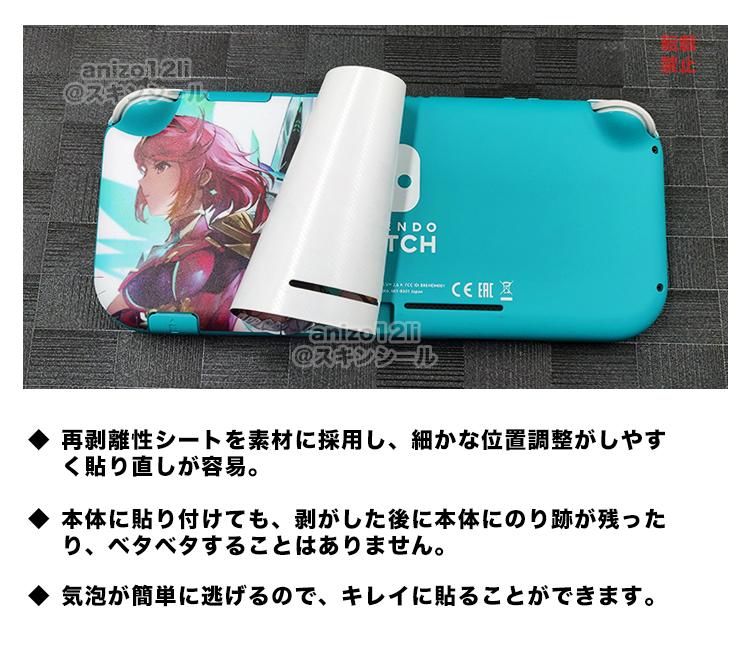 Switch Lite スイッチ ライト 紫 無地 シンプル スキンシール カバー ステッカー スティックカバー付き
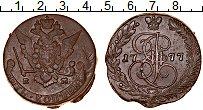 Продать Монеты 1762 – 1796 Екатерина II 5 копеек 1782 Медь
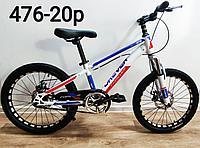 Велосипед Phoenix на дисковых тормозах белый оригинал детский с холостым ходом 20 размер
________
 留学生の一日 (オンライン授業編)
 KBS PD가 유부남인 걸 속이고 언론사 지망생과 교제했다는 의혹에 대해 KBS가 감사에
________
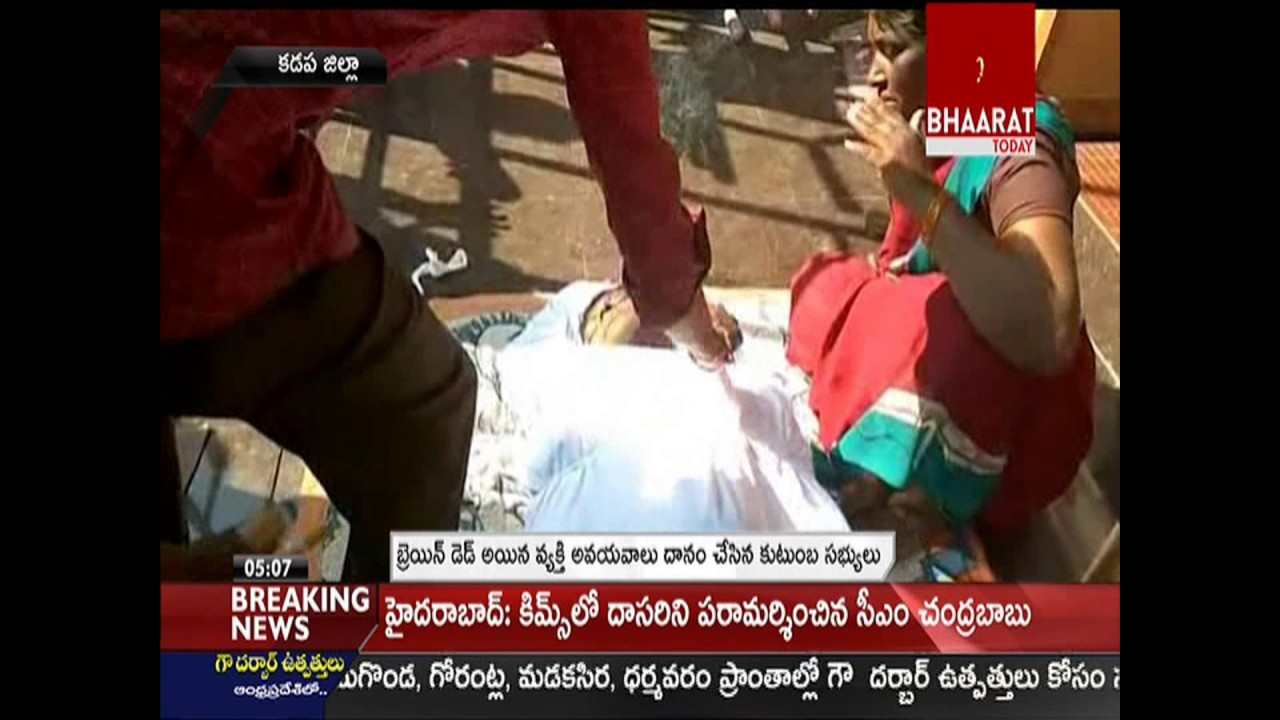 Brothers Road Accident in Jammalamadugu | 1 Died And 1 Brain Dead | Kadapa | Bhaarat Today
________
**Problem:**
Give back, exactly as written, the stretch from the line with "留学生の一日 (オンライン授業編)" through the line with "KBS PD가 유부남인", and no other lines from the records above.

**Worked solution:**
 留学生の一日 (オンライン授業編)
 KBS PD가 유부남인 걸 속이고 언론사 지망생과 교제했다는 의혹에 대해 KBS가 감사에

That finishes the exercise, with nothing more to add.